The eurosceptic leader unceremoniously dumped his party's pledge to keep the number of migrants below 50,000 a year, declaring the public were "bored" with "arbitrary" figures.

But Mr Farage insisted that Ukip remained committed to returning immigration to "normal" levels.

The move came as experts tipped the party to win six seats in May's General Election, enough to make them potentially significant players in any post-election negotiations.

The policy shift follows an attempt to rebrand the party as a serious, grown-up political force as its conference in Margate last weekend.

Ukip is campaigning heavily to ensure Mr Farage and a handful of other Ukip candidates are successful in May.

The party also hopes to come second in dozens of seats in the north of England, where it believes it can take large numbers of constituencies from Labour at the next general election in 2020.

Mr Farage said that Ukip would still aim to keep net immigration to between 20,000 and 50,000 a year.

The party would also ban all unskilled workers entering the UK for five years along with anyone suffering from a life-threatening illness.

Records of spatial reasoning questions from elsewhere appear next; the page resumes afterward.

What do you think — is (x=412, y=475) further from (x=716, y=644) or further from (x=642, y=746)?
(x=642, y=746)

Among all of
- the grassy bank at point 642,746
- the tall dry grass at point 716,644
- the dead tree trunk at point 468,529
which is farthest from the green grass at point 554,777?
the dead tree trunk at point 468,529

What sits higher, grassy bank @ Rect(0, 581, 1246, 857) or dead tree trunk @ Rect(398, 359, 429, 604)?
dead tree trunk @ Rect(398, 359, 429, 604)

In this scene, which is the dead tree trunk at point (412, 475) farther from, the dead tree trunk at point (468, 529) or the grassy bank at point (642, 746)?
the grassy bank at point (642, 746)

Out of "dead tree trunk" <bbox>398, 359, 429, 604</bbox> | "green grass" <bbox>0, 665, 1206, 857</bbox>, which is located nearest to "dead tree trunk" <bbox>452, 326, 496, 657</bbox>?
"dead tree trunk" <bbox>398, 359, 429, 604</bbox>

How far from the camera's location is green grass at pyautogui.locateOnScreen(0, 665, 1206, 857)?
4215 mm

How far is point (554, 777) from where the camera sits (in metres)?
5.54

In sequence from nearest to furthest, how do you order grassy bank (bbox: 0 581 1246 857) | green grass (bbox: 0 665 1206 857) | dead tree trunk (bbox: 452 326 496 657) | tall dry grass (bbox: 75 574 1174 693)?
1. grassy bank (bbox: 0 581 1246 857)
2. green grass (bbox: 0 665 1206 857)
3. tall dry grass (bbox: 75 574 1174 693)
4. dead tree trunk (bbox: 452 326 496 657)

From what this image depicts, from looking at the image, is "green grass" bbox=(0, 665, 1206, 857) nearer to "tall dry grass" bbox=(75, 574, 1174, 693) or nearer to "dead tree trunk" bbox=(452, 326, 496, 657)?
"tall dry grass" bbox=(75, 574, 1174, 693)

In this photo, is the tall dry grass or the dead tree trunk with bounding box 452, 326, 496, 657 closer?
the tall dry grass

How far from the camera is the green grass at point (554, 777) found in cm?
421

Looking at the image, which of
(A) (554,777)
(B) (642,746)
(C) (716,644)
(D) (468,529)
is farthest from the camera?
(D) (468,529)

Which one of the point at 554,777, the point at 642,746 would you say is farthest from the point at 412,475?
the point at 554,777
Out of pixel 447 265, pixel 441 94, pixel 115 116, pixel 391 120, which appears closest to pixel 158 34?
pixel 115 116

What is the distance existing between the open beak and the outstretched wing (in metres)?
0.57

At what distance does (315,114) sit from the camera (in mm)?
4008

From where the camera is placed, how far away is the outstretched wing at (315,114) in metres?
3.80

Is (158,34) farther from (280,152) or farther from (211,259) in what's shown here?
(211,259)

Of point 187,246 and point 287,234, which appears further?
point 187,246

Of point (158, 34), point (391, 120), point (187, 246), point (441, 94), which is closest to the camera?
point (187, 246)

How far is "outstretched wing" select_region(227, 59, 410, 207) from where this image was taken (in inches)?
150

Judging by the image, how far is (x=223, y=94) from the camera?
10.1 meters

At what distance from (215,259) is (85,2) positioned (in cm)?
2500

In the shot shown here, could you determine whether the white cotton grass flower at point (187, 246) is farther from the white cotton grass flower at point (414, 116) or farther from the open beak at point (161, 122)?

Last year Mr Farage caused outrage when he suggested that those with HIV should be banned from coming into the country.

Ukip advocate an Australian-style points-based system for migrants.

Under such a scheme just 27,000 people would have been granted entry to Britain last year

Last week Mr Cameron under fire after figures showed net migration running at almost three times his stated target of 100,000 a year.

Mr Farage's declaration came just days after his party's immigration spokesman Steve Woolfe recommitted the party to the 50,000 figure.

Mr Woolfe also appeared to contradict Mr Farage yesterday, saying those with life-threatening conditions would be allowed in to the UK, as long as they had health insurance.

Mr Farage said that his party wanted to see migration numbers plummet to the same levels they were before 2000.

He said: "Normality was what we had from Windrush (1948) right up until the year 2000, where we had net migration into Britain ... between 20,000 and 50,000 people a year," he said.

Since then he said that the UK had "gone mad" and "as a result of our EU membership we have absolutely zero control over the numbers who come".

But he added that his party would not pledge to introduce "caps or targets ... you need to have more flexibility than that".

The Ukip leader also argued that the issue of migration was not just an economic one.

He blamed immigration for the crisis in Accident and Emergency wards in England this winter.

And he argued that immigration was hurting "the structure of our societies and communities and their feeling of togetherness."

Earlier experts said that Ukip could take as many as six seats in May.

Matthew Goodwin, professor at the University of Nottingham and the author of the book "Revolt on the Right" on the rise of Ukip, also forecast that Mr Farage would become an MP following a concerted campaign by the party.

And he predicted that UKIP could finish in second place behind Labour in as many as 60 seats in the north.